## ТЕКСТ
-------------------------
Николай Милешкин: Мы не занимаемся эстетизацией смерти. Когда я не был участником проекта, а ходил на чтения и читал первый том, никаких суицидальных мыслей у меня не возникло - даже близко не было. При том, что мне достаточно свойственно трагичное восприятие жизни. Сегодня выходит много разных антологий поэзии. Существуют же сборники поэзии фронтовиков. Пускай будут разные антологии. Главное - не абсолютизировать идею антологии вообще. На любой аспект реальности можно посмотреть под определенным углом - и это нормально. Наша антология посмотрела через призму преждевременного ухода из жизни. Существуют еще тысячи взглядов - и все они имеют право на существование, если это сделано профессионально.

Сложнее ли поэтам сегодня, чем в девяностых и двухтысячных?
-------------------------
## МАТЕРИАЛ ДЛЯ РАССМОТРЕНИЯ
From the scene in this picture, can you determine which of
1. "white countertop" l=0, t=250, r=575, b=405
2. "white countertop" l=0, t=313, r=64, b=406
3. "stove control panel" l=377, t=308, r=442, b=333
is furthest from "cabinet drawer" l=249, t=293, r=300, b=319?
-------------------------
## ЗАДАНИЕ A
Проверьте по фрагменту интервью об антологии три утверждения: (i) при чтении первого тома у Милешкина появлялись суицидальные мысли; (ii) антология смотрит на реальность через призму преждевременного ухода из жизни; (iii) Милешкин против существования разных антологий. Для каждого ответьте «да» или «нет» и приведите дословно решающие слова фрагмента.
## ЗАДАНИЕ B
Продолжите фрагмент интервью об антологии, начав сразу после его последней фразы.

## ОТВЕТ A
(i) Нет: «никаких суицидальных мыслей у меня не возникло - даже близко не было».
(ii) Да: «Наша антология посмотрела через призму преждевременного ухода из жизни».
(iii) Нет: «Пускай будут разные антологии».

## ОТВЕТ B
Борис Кутенков: Я думаю, что современная культурная ситуация далеко ушла от сакрального понимания поэзии. Для поэта же сакральное понимание остается незыблемым. Он очень остро различает недостатки мира. Кроме того, изменился способ подачи материала. В самом начале девяностых был подъем тиражей толстых журналов. Читателям было интересно. Потом все сошло на нет. Сдулось. Во второй половине девяностых тиражи уже были небольшими, а сейчас они - очень маленькие.

Где же публиковаться, если журналы непопулярны? Что нужно делать поэту сегодня, чтобы не оказаться в ситуации, когда его никто не читает и знает?

Борис Кутенков: Если поэта сегодня никто не читает - это странно. Либо стихи плохие, либо поэт не постарался. В современной информационной ситуации легко обрести читателей - сложно выделиться. В пору дебюта поэт должен задействовать все пути. Он может открыть группу в фейсбуке. Да и значение литературных журналов все-таки не стоит принижать. Хоть они и выходят небольшими тиражами, люди все равно их читают. Впрочем, с недавним закрытием «Журнального зала» стало сложнее.

Когда я был дебютантом, у меня и дня не проходило без того, чтобы я посылал свои стихи электронной или бумажной почтой, показывал каким-нибудь мэтрам. У меня была жадность в отношении ранней ситуативной известности, в которой я впоследствии разочаровался. И занялся культуртрегерством.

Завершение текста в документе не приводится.